J. G. CURTIS, tanner, merchant and lumber manufacturer, Ludlow, was born in Fairfield county, Conn., November 7, 1830, a son of John and Lucy (Blackman) Curtis. John Curtis was one of the pioneers of Fairfield county, and a tanner by trade. Mr. Curtis received an ordinary education, and when eighteen years of age left home and learned the machinist's trade at Naugatuck, Conn.; afterward went to Painted Post, N. Y., and later traveled as a journeyman workman for several years. He afterward, in connection with J. D. Hamilton, of New York, built a tannery at Curtis Station, N. Y., which they operated for eight years, after which he took charge of the Lehigh Tannery at White Haven, Penn., for Thomas Small & Sons, for three years. He then erected a tannery at Emporium, Penn., the firm being styled Hamilton, Curtis & Co. In 1869 he came to Ludlow and built the present Ludlow tannery, making harness and rough leather, associating with him Mr. Maxwell, in 1886, under the firm name of Curtis, Maxwell Co., for the purpose of finishing shoe leather. Mr. Curtis also operates an extensive mercantile business at Ludlow, and is interested in manufacturing lumber. In 1855 he married Miss Mary Chambers, a native of Yates county, N. Y., and they have two sons, Daniel and John S., living at home. Mr. Curtis is a supporter of the Republican party, and he and family are members of the Episcopal Church He has served as postmaster at Ludlow since 1882.

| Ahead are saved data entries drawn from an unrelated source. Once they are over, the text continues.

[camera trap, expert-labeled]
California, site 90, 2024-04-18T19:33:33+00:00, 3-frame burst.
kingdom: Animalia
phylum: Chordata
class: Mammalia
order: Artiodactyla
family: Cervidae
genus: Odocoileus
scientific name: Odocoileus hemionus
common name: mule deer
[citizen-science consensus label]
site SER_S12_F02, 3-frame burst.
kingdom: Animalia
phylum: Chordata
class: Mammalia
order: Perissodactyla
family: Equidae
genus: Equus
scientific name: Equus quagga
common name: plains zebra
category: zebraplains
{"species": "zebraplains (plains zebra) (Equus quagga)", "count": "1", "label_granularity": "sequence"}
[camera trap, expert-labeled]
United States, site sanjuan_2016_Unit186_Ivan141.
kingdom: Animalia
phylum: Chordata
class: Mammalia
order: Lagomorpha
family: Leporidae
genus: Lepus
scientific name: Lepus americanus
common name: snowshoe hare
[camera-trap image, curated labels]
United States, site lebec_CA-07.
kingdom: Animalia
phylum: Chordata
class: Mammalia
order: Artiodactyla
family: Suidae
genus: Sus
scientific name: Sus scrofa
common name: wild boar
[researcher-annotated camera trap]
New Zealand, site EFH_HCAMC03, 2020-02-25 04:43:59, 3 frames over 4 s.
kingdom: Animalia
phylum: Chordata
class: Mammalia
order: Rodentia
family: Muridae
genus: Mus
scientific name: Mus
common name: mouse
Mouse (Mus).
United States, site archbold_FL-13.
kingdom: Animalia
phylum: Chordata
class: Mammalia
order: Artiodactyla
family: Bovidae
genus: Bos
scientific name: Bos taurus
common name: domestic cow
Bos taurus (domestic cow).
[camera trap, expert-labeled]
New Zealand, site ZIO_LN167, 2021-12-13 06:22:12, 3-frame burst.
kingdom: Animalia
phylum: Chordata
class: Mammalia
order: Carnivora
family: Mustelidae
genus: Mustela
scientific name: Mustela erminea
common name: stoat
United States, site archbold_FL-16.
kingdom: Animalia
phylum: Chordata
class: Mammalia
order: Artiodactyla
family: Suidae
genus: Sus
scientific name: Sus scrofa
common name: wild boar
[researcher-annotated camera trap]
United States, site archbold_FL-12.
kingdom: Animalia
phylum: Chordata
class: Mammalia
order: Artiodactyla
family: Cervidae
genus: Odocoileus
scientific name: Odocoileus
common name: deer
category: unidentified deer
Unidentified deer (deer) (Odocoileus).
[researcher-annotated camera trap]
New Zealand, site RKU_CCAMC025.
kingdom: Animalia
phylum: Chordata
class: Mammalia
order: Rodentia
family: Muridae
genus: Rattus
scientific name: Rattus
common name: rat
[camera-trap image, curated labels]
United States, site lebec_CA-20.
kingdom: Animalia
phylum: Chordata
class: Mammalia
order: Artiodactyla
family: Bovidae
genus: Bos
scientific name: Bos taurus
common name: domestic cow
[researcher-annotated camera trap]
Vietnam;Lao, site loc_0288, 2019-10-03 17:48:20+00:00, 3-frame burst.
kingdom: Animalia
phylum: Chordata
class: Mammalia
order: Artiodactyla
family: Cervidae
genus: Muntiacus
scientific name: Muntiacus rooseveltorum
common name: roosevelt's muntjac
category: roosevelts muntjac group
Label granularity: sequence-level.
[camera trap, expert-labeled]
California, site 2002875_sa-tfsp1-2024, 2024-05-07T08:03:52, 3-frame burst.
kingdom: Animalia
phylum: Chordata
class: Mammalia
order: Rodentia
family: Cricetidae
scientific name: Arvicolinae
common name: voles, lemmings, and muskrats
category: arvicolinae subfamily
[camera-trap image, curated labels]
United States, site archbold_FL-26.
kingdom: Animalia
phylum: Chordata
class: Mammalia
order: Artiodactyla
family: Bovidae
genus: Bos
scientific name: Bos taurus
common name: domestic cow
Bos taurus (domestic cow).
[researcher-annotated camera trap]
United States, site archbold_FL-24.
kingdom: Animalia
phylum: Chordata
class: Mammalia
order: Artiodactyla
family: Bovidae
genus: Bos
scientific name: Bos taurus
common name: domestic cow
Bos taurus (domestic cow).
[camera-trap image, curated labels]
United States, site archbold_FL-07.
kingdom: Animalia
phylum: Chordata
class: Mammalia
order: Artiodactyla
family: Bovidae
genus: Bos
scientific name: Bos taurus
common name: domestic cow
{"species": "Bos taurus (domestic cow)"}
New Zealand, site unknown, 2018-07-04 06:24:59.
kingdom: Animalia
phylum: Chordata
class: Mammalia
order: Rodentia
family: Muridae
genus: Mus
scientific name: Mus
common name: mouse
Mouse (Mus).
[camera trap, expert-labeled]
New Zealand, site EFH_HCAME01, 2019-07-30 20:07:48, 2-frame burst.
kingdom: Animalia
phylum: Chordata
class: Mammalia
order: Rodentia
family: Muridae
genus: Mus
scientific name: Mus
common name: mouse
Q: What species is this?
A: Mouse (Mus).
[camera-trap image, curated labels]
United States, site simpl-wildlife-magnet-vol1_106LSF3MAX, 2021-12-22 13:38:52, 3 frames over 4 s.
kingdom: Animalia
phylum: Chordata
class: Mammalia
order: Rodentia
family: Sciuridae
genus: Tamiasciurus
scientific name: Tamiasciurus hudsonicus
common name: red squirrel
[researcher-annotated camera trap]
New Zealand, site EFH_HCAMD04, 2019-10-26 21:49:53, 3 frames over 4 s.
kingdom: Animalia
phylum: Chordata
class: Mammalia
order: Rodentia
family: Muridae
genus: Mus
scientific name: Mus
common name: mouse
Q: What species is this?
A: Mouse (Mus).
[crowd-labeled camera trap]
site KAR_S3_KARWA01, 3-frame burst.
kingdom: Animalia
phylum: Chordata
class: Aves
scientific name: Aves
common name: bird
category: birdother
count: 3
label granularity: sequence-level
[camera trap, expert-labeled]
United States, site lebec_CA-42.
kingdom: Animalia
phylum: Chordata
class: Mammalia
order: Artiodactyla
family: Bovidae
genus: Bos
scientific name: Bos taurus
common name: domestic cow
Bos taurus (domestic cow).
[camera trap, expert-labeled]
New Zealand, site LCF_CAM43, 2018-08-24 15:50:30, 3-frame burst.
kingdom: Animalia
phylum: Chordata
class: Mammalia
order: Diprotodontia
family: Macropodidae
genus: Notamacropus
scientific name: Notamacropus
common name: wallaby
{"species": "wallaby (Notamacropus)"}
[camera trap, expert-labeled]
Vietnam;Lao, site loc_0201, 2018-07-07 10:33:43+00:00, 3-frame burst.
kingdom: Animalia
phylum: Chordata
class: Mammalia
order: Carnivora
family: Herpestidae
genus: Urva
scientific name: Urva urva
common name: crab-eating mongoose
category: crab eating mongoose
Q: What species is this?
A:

GEORGE P. FOULKROD, lumberman, P. O. Bradford, was born in Tioga county, Penn., January 17, 1849. When he was sixteen years old his parents moved to Sheffield, Penn., where he grew to manhood. His father was a lumberman, and he went into the mill to learn to fit saws, becoming an expert in the business, and he has fitted saws for the best lumbermen in McKean county. In 1888 he located at Martindale, Hamilton township, built a mill, and now does a good business, cutting 25,000 feet of lumber per day. He is one of the successful lumbermen of the county, and is a prominent and influential citizen. He is a member of Lodge No. 373, I. O. O. F., of Kinzua, Penn. Mr. Foulkrod was married October 15, 1877, to Miss Sarah S. Springer, of Ludlow. Penn.

EDWARD N. HALLOCK, lumberman, P. O. Bradford, was born in Craw ford county, Penn., August 29, 1852. When he was sixteen years old he began clerking in a bank in Erie, and remained there five years, then accepted a position with a pipe line company in Foxburg, Penn. In 1879 he moved to Bradford, Penn., and bought oil and lumber property, and has since been engaged in both the production of petroleum, and also owns a fine saw-mill at Watsonville, where he turns out 25,000 feet of lumber per day. Mr. Hallock was married May 21, 1878, to Miss Phebe E. Keith, of Rome, N. Y., and they have two children: Charles S. and Florence B. Samuel T. Hallock, father of Edward N. Hallock, was born in Ulster county, N. Y., July 4, 1809. and died in Crawford County, Penn., September 25, 1877. Sara C. (Baily) Hallock, the mother of Edward N., was born in Greenfield, Mass., May 6, 1814, and died in Crawford county, Penn., November 12, 1882. Charles F.